KVTC: Nvidia’s 20x LLM Memory Cut Without Retraining

Nvidia’s new technique, KV Cache Transform Coding (KVTC), compresses the key value cache used during inference so that large language models can use up to 20 times less memory for conversation history without touching the model weights or architecture. Instead of shrinking the model itself, it treats the KV cache like multimedia data and applies ideas similar to JPEG: dimensionality reduction with PCA, adaptive precision per feature, and entropy coding via DEFLATE, accelerated by Nvidia’s nvCOMP library.

The compression runs between inference phases, so the hot path of token generation stays fast, enabling up to about 8x faster time to first token with typically under 1 percent accuracy loss, even at aggressive compression levels beyond 20x in some tests. Because KVTC only changes how caches are stored and moved, it can be slotted into existing serving stacks like Nvidia Dynamo’s KV Block Manager and open source runtimes such as vLLM without retraining the model, which makes it attractive for production and for open models.
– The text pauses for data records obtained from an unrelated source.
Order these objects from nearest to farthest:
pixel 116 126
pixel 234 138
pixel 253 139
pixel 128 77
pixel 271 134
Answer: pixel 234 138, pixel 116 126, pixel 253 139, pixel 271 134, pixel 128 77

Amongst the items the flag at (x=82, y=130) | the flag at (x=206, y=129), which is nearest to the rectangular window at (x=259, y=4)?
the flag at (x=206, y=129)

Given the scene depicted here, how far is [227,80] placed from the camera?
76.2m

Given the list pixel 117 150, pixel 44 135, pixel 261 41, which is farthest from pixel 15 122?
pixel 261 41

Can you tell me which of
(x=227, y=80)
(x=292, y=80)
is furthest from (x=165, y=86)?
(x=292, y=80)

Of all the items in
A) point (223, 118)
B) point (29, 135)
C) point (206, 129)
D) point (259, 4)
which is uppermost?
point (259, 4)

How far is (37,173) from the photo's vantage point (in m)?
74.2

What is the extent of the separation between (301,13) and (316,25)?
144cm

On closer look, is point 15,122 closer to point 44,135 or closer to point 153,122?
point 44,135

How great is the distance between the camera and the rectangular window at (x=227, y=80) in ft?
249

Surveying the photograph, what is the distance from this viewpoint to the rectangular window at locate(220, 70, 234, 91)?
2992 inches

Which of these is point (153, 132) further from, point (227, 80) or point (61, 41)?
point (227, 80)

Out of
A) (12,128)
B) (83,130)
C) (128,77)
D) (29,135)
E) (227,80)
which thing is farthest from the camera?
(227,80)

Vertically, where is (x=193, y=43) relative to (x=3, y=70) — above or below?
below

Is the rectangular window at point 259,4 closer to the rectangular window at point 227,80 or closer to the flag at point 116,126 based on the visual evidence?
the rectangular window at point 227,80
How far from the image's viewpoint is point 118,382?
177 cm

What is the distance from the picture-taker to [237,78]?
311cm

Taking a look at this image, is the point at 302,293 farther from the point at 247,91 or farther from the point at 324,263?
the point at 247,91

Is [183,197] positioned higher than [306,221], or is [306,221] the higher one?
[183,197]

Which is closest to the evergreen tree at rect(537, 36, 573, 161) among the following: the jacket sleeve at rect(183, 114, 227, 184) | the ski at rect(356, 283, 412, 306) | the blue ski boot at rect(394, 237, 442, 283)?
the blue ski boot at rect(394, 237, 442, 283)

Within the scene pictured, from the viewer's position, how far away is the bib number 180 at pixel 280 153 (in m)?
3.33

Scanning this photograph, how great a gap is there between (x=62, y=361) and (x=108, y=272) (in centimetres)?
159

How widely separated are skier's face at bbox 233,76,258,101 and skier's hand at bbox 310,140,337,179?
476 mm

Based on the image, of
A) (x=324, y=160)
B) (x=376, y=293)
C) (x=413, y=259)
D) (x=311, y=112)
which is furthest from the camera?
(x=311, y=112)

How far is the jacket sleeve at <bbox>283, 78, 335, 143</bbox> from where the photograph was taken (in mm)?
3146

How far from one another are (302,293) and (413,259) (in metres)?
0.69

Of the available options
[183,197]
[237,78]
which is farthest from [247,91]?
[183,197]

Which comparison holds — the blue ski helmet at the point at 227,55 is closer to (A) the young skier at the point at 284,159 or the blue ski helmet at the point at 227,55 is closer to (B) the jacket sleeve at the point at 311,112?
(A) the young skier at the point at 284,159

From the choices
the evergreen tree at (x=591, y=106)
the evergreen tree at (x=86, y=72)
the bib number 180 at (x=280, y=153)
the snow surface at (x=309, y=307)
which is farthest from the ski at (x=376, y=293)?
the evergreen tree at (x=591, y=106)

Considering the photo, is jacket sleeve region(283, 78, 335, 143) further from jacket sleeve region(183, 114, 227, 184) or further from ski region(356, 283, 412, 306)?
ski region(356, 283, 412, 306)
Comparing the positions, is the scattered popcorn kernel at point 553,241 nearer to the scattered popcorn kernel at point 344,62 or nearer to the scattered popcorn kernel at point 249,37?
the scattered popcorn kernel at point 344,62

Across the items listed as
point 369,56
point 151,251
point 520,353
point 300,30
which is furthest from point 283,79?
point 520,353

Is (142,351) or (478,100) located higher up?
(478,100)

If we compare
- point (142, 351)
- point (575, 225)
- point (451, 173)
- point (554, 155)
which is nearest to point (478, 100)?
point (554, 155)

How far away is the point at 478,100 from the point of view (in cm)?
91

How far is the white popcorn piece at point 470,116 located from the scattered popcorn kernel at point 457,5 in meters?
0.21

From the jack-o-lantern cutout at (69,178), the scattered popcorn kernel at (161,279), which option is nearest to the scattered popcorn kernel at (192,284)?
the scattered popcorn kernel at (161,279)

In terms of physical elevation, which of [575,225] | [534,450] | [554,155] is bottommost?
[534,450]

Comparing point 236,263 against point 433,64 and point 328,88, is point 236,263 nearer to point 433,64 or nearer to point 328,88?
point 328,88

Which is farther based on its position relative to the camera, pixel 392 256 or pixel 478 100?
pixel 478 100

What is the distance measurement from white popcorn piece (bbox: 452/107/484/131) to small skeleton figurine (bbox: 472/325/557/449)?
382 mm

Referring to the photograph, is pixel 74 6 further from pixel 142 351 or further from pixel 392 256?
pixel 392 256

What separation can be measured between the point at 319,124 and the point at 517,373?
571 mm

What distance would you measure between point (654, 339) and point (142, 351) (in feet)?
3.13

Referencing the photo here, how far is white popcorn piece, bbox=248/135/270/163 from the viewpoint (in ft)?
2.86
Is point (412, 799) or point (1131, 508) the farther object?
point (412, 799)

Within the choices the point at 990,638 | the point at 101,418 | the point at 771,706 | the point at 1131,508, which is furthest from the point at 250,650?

In practice this means operators can run longer context windows and more concurrent sessions on the same GPUs, lower memory related costs, and resume multi turn chats without constantly recomputing history, which is particularly useful for coding assistants, enterprise chatbots, and other applications that keep long conversations alive.

Nvidia positions KVTC as a near term, non intrusive infrastructure feature that can be rolled out in software updates rather than a distant research prototype, and early reports indicate it already integrates with Nvidia’s broader inference stack for both proprietary and open source models.